Step 5: Approve a script

The approvers will use to platform to examine the script. They will approve it if they determine all information produced by the analysis meets the parameters of the collaboration agreement. To approve, they digitally sign the script using their private key (approver key), and authorize the script for execution by a designated analyst. Usually, this is also the analyst that created the script.

Step 6: Downloading the approved script

The analyst downloads an .approved script file from the platform. This is a digitally signed version of the script file that was submitted in step 4. The script is approved for a designated analyst, that is in possession of the correct analyst key.

Step 7: Executing the analysis

Once the script has been approved, the analyst will obtain a digitally signed version of the script file. The analyst can then perform the analysis.

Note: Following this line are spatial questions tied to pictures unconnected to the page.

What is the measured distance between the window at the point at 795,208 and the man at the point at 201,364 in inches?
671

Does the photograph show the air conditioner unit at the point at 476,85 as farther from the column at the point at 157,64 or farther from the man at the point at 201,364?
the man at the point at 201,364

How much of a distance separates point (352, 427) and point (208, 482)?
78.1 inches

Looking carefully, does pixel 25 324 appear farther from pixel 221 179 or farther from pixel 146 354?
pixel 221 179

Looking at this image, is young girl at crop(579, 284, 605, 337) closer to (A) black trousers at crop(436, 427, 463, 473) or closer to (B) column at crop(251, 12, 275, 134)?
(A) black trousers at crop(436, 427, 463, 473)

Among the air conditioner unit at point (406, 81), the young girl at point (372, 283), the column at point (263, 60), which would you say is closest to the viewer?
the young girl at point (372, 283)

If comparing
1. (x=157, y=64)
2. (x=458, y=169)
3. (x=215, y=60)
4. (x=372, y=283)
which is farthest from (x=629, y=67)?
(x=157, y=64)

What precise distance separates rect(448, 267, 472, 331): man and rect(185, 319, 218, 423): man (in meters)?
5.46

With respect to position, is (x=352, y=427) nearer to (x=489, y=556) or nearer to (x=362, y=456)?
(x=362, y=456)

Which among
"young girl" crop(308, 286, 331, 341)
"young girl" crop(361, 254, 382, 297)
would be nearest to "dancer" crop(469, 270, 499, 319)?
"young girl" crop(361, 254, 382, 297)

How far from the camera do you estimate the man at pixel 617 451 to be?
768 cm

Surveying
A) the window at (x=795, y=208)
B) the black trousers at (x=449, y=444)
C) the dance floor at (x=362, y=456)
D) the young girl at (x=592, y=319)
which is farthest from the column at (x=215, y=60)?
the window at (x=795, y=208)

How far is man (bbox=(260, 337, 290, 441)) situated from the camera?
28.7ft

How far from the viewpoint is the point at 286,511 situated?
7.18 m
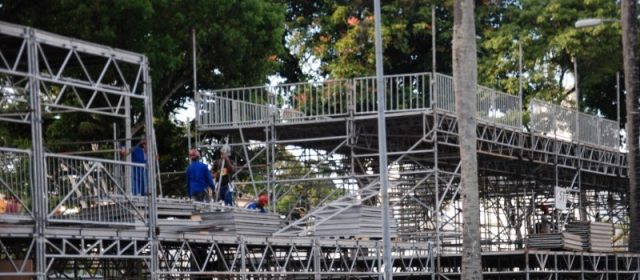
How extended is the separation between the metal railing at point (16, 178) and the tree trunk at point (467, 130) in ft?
34.3

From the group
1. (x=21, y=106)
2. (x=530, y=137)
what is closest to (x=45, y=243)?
(x=21, y=106)

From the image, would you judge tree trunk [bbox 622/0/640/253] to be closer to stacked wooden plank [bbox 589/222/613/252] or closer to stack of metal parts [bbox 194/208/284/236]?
stacked wooden plank [bbox 589/222/613/252]

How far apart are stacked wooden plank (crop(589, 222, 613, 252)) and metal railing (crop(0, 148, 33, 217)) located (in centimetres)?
1973

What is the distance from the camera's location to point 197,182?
3256 centimetres

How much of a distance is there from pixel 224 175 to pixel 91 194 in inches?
374

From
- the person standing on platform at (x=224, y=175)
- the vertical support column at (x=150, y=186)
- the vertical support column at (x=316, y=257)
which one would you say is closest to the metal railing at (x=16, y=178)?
the vertical support column at (x=150, y=186)

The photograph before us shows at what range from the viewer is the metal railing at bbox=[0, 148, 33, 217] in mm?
24391

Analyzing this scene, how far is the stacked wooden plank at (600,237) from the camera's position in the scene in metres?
40.8

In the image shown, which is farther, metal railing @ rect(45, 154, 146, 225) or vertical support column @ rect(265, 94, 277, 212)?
vertical support column @ rect(265, 94, 277, 212)

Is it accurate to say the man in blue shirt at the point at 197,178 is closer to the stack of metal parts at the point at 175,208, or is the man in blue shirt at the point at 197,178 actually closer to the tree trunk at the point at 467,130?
the stack of metal parts at the point at 175,208

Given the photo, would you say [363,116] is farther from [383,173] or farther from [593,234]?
[383,173]

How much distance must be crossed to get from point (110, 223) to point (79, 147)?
16.3 m

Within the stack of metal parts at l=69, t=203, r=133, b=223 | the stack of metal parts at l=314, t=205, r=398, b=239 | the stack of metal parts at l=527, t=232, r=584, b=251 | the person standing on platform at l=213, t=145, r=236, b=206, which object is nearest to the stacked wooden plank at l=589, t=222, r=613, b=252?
the stack of metal parts at l=527, t=232, r=584, b=251

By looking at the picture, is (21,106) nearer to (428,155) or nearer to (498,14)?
(428,155)
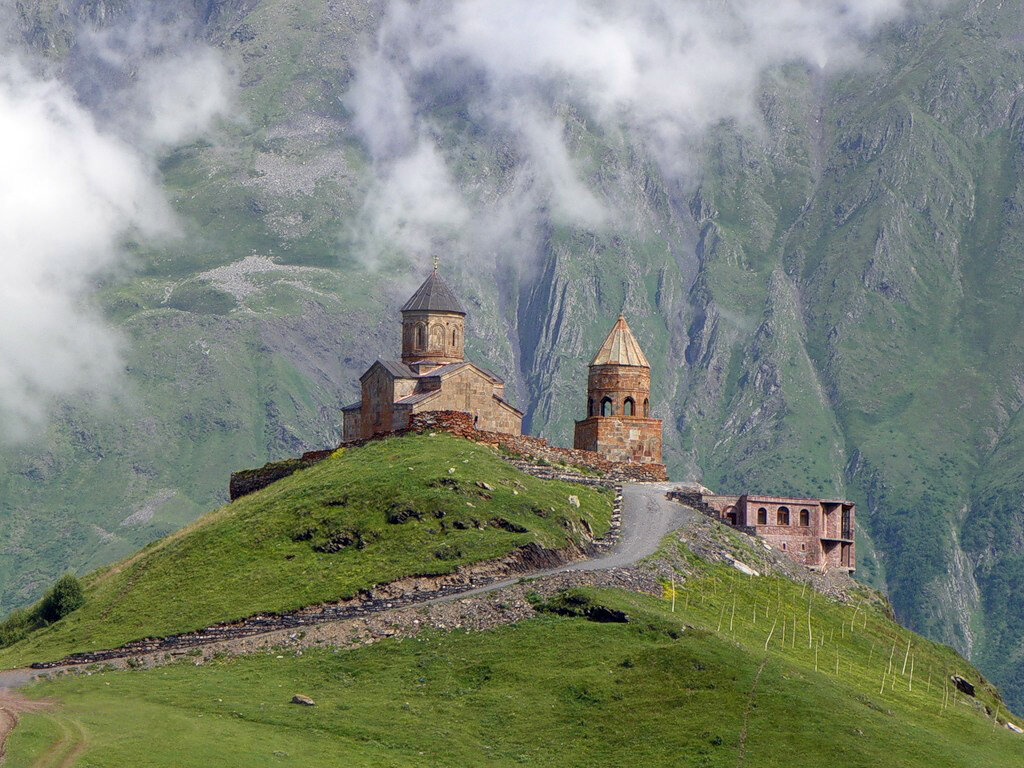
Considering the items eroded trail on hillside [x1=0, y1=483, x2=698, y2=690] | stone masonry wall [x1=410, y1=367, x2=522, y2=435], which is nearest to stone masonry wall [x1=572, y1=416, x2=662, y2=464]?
stone masonry wall [x1=410, y1=367, x2=522, y2=435]

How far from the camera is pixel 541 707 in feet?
268

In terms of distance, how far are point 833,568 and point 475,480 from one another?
27.8 metres

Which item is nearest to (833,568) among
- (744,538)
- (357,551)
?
(744,538)

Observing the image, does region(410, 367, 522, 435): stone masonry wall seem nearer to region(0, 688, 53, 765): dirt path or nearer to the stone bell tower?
the stone bell tower

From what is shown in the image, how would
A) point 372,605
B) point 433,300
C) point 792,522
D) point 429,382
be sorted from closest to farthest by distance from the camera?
1. point 372,605
2. point 792,522
3. point 429,382
4. point 433,300

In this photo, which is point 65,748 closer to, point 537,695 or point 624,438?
point 537,695

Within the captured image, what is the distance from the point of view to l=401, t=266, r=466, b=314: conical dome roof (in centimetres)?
13838

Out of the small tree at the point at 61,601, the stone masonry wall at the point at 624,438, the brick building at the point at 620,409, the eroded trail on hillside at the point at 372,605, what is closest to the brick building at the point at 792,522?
the brick building at the point at 620,409

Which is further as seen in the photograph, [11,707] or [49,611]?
[49,611]

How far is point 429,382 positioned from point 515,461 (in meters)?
11.5

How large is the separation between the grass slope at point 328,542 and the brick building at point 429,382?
13.8 metres

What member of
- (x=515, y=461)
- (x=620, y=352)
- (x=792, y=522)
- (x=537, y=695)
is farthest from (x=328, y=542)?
(x=620, y=352)

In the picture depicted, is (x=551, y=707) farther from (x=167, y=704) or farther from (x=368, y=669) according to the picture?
(x=167, y=704)

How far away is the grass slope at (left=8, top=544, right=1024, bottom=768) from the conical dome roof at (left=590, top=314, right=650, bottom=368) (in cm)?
4277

The script should be modified to connect to the engine in authorized mode by using the appropriate connection file. Instead of having cd.script.record() on top, the analyst inserts cd.script.load(approved_script_filename). Then, at the bottom they replace cd.script.save() by cd.script.reset(). They should also ensure they load their analyst key, by inserting cd.base.session.analyst_key = path_to_analyst_key at the top of the script.

import crandas as cd
import crandas.script

# connect to authorized environment
cd.connect('auth-environment')

# The analyst key must be loaded to be able to execute the query
cd.base.session.analyst_key = 'path_to_analyst_key'

# The following line was changed to load the script
script = cd.script.load("tall-shapes.approved")

shapes = cd.DataFrame({
    "id": [1, 2, 3],
    "length": [32, 86, 21],
    "height": [41, 66, 11],
}, auto_bounds=True)

tall_shape_filter = shapes["height"] > shapes["length"]
tall_shapes = shapes[tall_shape_filter]

print(tall_shapes.open())

# This line was also changed
script.reset()

Since the analysis is identical to the recorded script, except for the two script commands, it will match the authorization and execute in authorized mode.

Using Jupyter

After the notebook is set up, the analyst can use Cells -> Run all to execute their notebook from top to bottom. ·As mentioned before, it is essential that the cells are executed in exactly the same order as they were when recording the script.